CS525. Advanced Topics in Database Systems
Large-Scale Data Management
Home Textbook & Reading List
Schedule Additional Resources

Class Meetings

         Term: Spring-2013
         Room: FL-320 (Fuller Labs-320)
         Date/Time: Tuesday and Thursday, 4:00pm - 5:20pm.

Instructor/Office Hours
          Prof. Mohamed Eltabakh, FL-235, meltabakh@cs.wpi.edu
         Office Hours:  Tuesday and Thursady, 3:00pm-4:00pm. Students are also welcomed to arrange other meeting times by emails.

Course Overview (Catalog Info)
The advances in technology, science, hardware, software, and communication networks have enabled many emerging applications in business enterprises, scientific and engineering disciplines, social networks, government endeavors, among others to generate and collect data at unprecedented scale and complexity that need to managed and analyzed efficiently. In fact, the progress and innovation in these domains and applications is no longer hindered by their ability to collect data, but by their ability to manage, analyze, summarize, visualize, and discover knowledge from the collected data in a timely manner and in a scalable fashion. In this course, we focus on studying new technologies and infrastructures developed for large-scale data management including MapReduce Infrastructure, Pregel platform, and cloud-enabled computing. We will also cover the query optimizations, access methods, storage layouts, and energy management techniques developed over these infrastructures. As an advanced course, a research-oriented project(s) will be proposed to allow students to explore new directions and research ideas in large-scale data management. This course will be very useful for students pursuing research (either MSc or PhD) in database systems and data management.

Tentative Overview on Topics
The main theme of the topics will be divided into four categories, (i) Motivating applications, (ii) State-of-art infrastructures such as Hadoop MapReduce, (iii) Different optimizations on these infrastructures, (iv) Advanced techniques and algorithms on these infrastructures. Here is the tentative overview:

(i) Motivation and Applications

    - Introduction to Large-Scale Data Management
    - Application I: Scientific Data Management
    - Application II: Social-Media Networks
    - Application III: Business Enterprises and Log Processing

(ii) Infrastructures
    - MapReduce Framework
    - Pregel Platform
    - Could-Enabled Computing
    - Other Industry-Developed Large-Scale Distributed Platforms

(iii) Optimizations (For each Infrastructure mentioned above)
    - Query Optimizations
    - Access Methods
    - Storage Layouts and Optimizations   
    - Energy Management in Big Data

(iv) Advanced techniques and algorithms
    - Integrating MapReduce Framework with Other Data Management Technologies
    - Machine learning, data mining, and statistical algorithms on MapReduce

Course Objectives
There are several objectives from this course including:
   1-  Learning state-of-art techniques in large-scale data management that apply to many modern applications.
   2-  Learning how the prepare and present technical papers which is an essential skill for students and researchers.
   3-  Learning how to review papers.

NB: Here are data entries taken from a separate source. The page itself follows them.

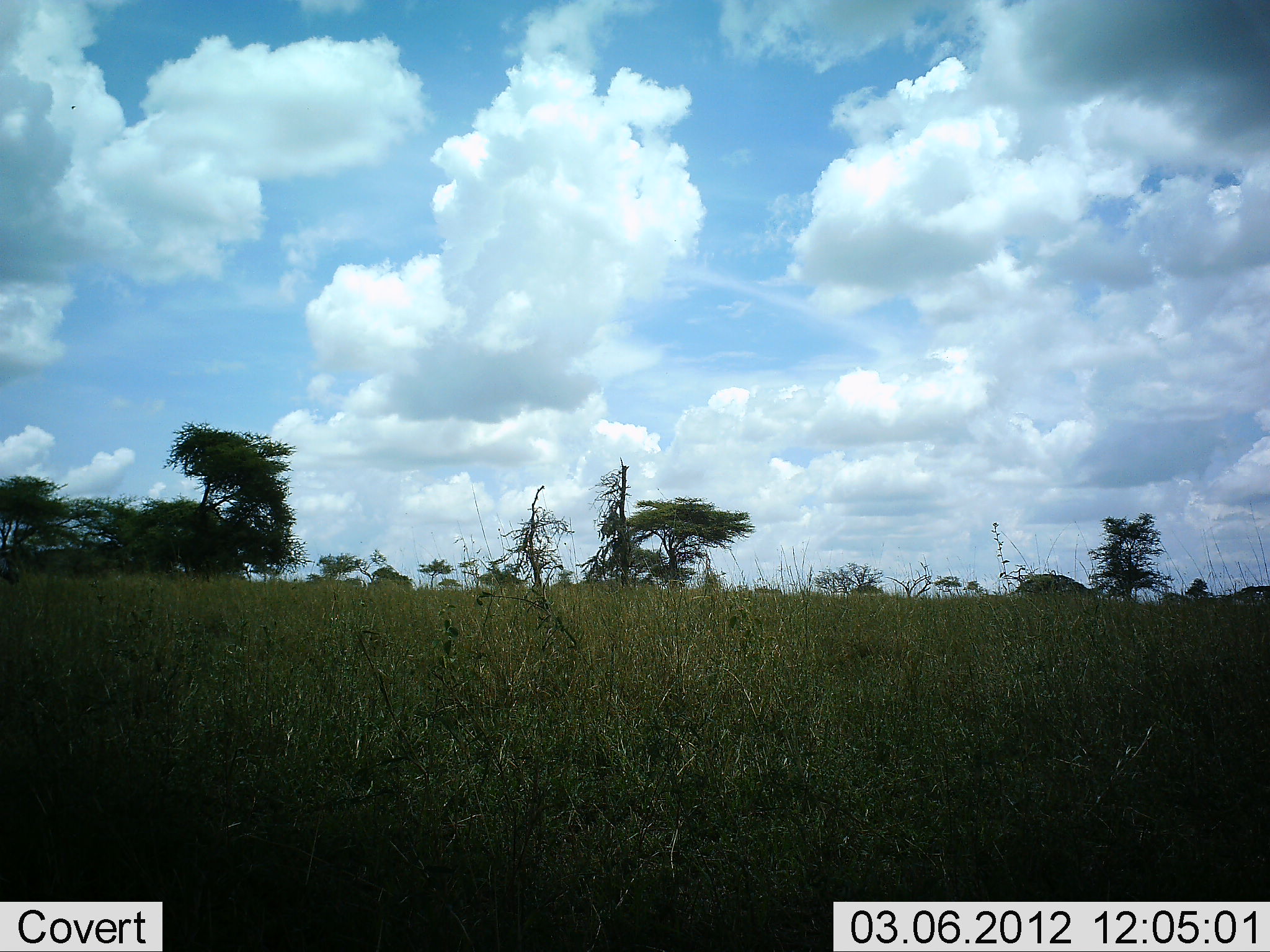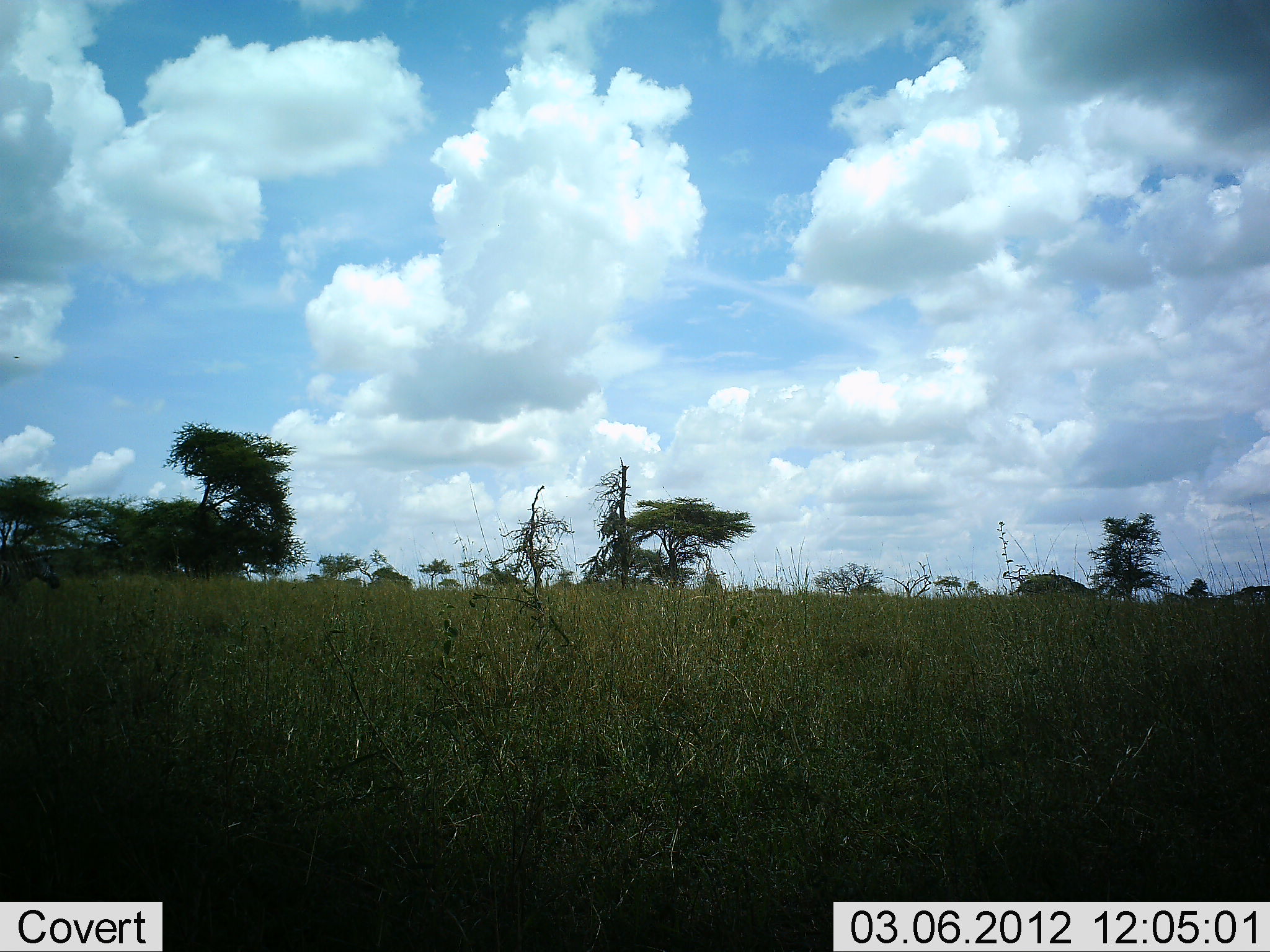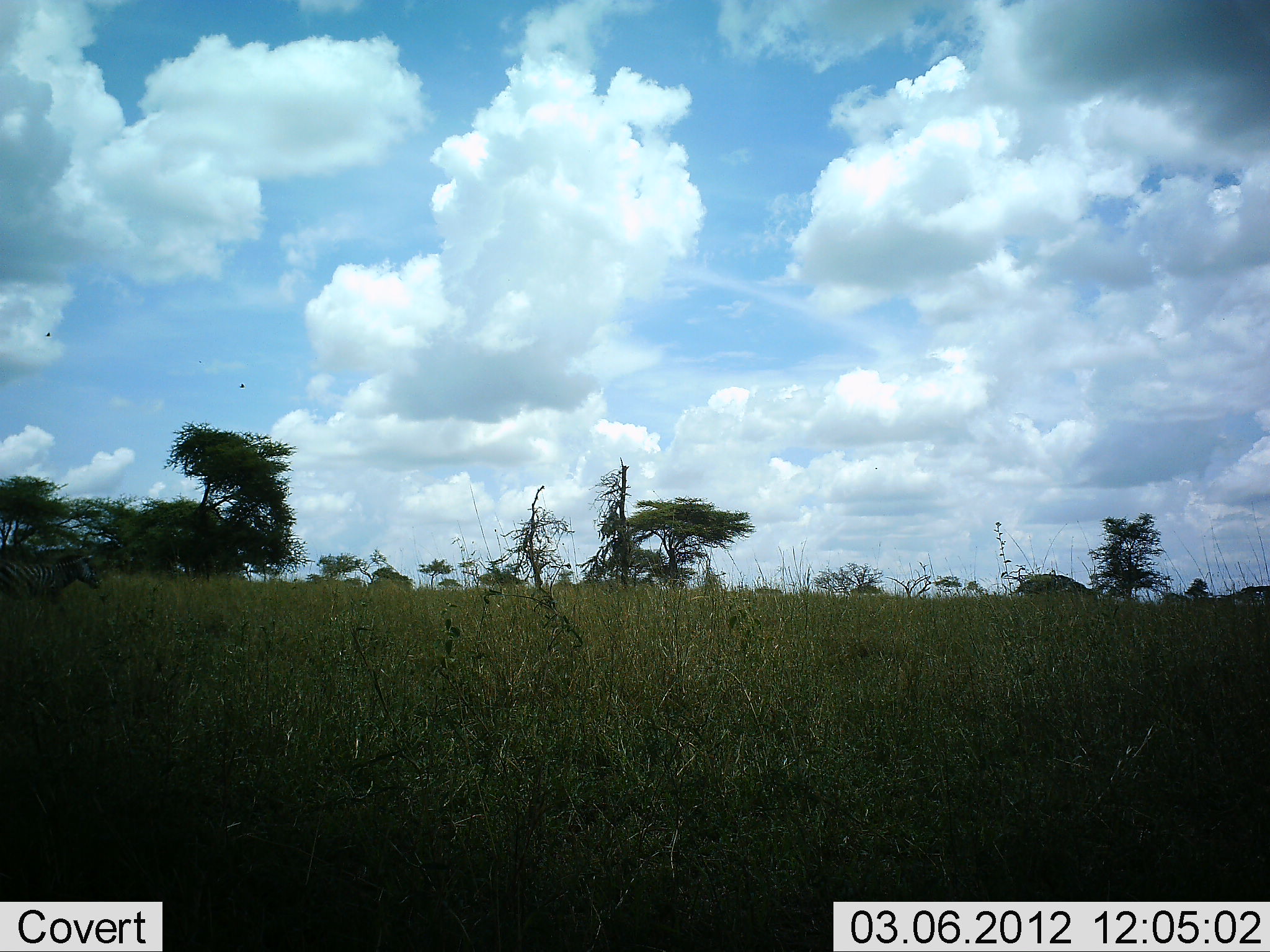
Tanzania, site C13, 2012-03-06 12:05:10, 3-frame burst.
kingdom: Animalia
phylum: Chordata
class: Mammalia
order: Perissodactyla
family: Equidae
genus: Equus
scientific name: Equus quagga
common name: plains zebra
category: zebra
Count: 1.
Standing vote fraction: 0%.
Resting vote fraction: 0%.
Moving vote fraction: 100%.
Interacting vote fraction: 0%.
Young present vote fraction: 0%.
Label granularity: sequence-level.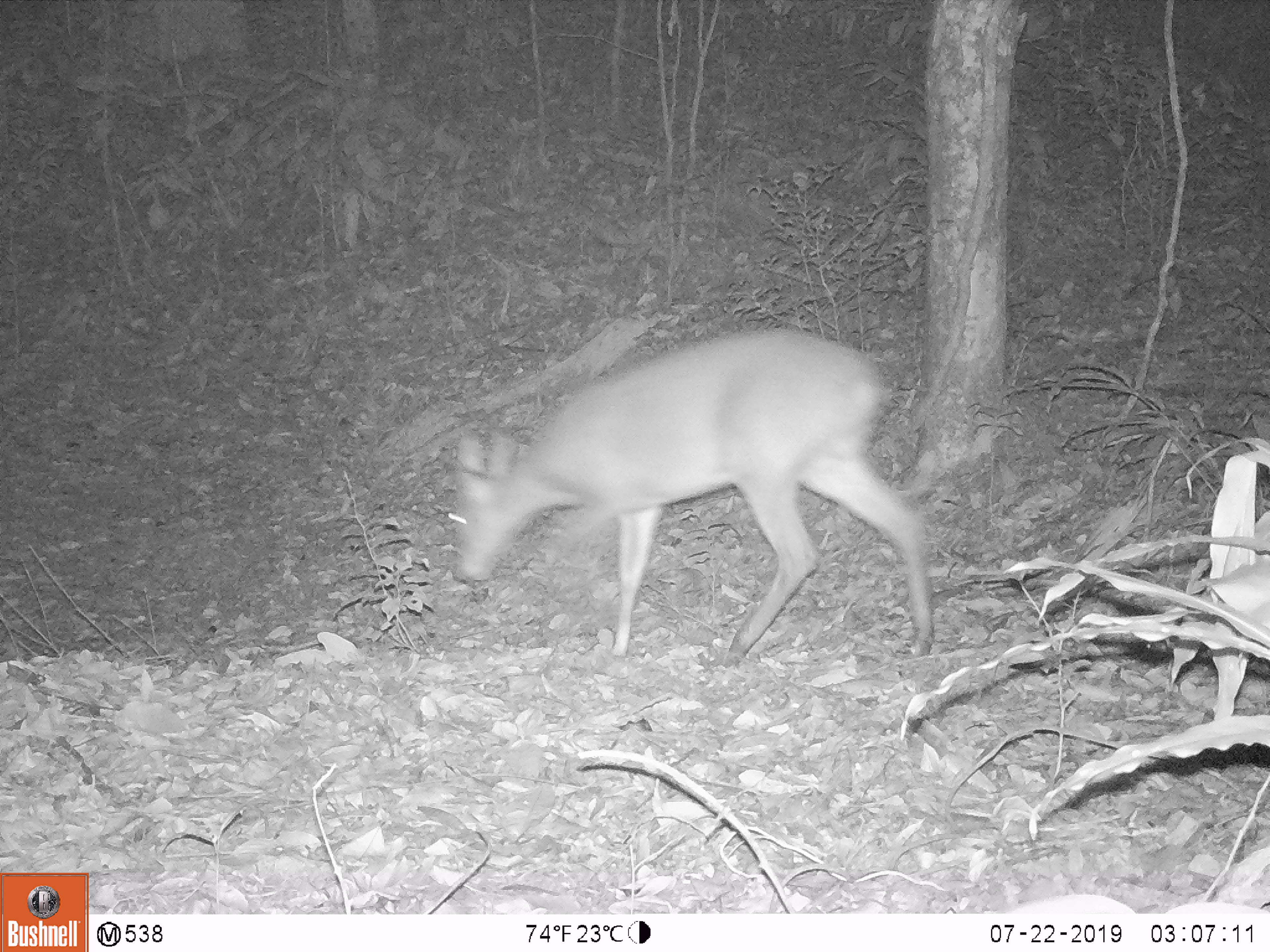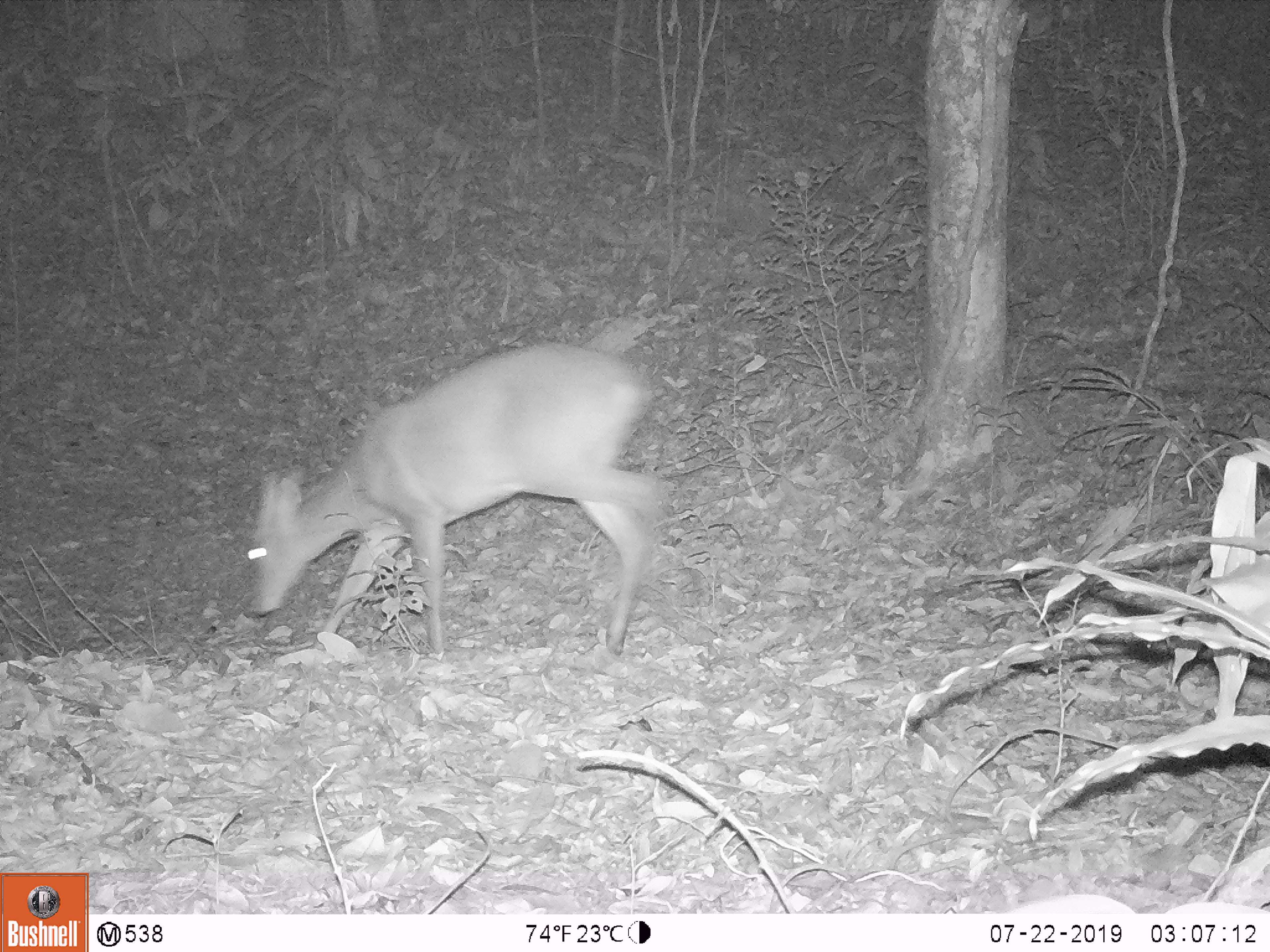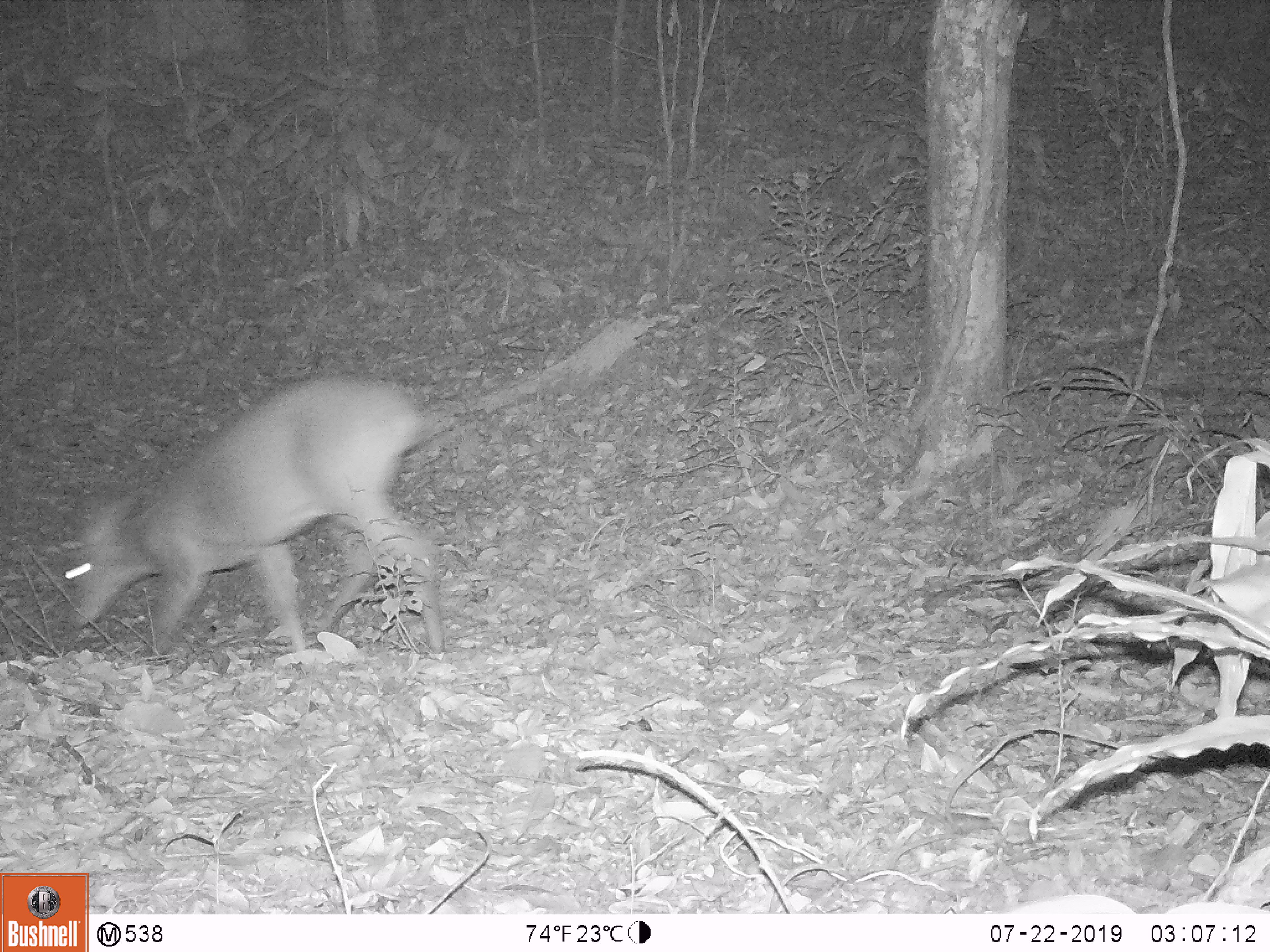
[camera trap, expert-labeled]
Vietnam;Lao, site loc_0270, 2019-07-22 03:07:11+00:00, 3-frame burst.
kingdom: Animalia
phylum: Chordata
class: Mammalia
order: Artiodactyla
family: Cervidae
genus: Muntiacus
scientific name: Muntiacus vuquangensis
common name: large-antlered muntjac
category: large antlered muntjac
Large antlered muntjac (large-antlered muntjac) (Muntiacus vuquangensis). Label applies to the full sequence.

Reviewing technical and scientific papers is a skill that you need to develop. Throughout this course, you will review several papers.
   4-  Working in a semester-long project that can potentially lead to a publication.

The course is organized as series of seminars presented by the instructor and students. The instructor will present several lectures covering the state-of-art techniques in various topics. Each student is expected to present two to three papers in a certain topic. For a given lecture, all non-presenting students are expected to read the presented paper and to submit a one-page review that highlights (1) the main idea of the paper, (2) two/three strong points, and (3) two/three weak points of the paper. Most of the course material will be taken from conferences in database systems such as SIGMOD, VLDB, ICDE, etc.
With respect to the project, students will also form terms of two or three to work on a semester-long research project. An ideal project will involve implementing some of the techniques covered in class along with some modifications/extensions to them, or performing comparative study between alternative techniques. However, the project is not limited to the covered material. A good project would possibly result in writing a publishable paper.


Students are expected to have strong background and knowledge of relational database management systems. Prior courses in databases, e.g., CS542, CS4432, or equivalent courses, are recommended. Also students are expected to have strong skills in programming languages such as C or Java.

Course Load & Grading Policy
Projects (6 or 7)
Each project will be done in teams of two.
Presentations (1 or 2)
Each presentation will be done in teams of two. If the number of teams is large, some teams may do one presentation + an extra project.
Reviews are done individually. Whenever a team is presenting a paper, other students are expected to read the presented paper and submit a review on it.
Class Participation
Includes discussions in class and attendance.

WPI E-System
In addition to this website, the course is also available at blackboard.wpi.edu.

Discussion Board
Please use the discussion board available at blackboard.wpi.edu for any course-related discussion and exchange of emails.